* REQUIREMENT A:
Copy out every line of the listing below without changing anything.

* EXCERPTED PASSAGE:
BEGIN

11..., Lifestyle

11… Disappointing Things I Have Shoved In My Mouth

Bad Banana Bread is up there in disappointment factor. | Sweater | Sports Bra | Yoga Shorts | Glasses |

I’m sure Freud has something to say about that title. 

When we’re children, we stick everything in our mouths because that’s one way we learn. It’s also evolution’s way of weeding out the real dummies. Kidding. As adults, we are more fastidious about what we shove into our mouths. But there’s really only one way to know if you’ll like it or not: open up and let your tongue decide. 

  1. Bland Indian Food This deserves to be number one for a reason!!! (The rest are not in numerical order, but this one is.) Bland should never be an adjective for Indian food. They just don’t go together. But I have had bland Indian food, and it was the most disappointing thing I’ve ever experienced. It hurt my soul and sent me to Yelp, which never happens. Zero stars. Go somewhere else.

END

* REQUIREMENT B:
In the post about disappointing things shoved in the mouth, what is ranked number one?

* TASK MATERIAL:
BEGIN

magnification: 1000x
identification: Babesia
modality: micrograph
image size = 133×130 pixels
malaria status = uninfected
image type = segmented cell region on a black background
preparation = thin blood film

END

* TASK SOLUTION A:
magnification: 1000x
identification: Babesia
modality: micrograph
image size = 133×130 pixels
malaria status = uninfected
image type = segmented cell region on a black background
preparation = thin blood film

* TASK SOLUTION B:
Bland Indian food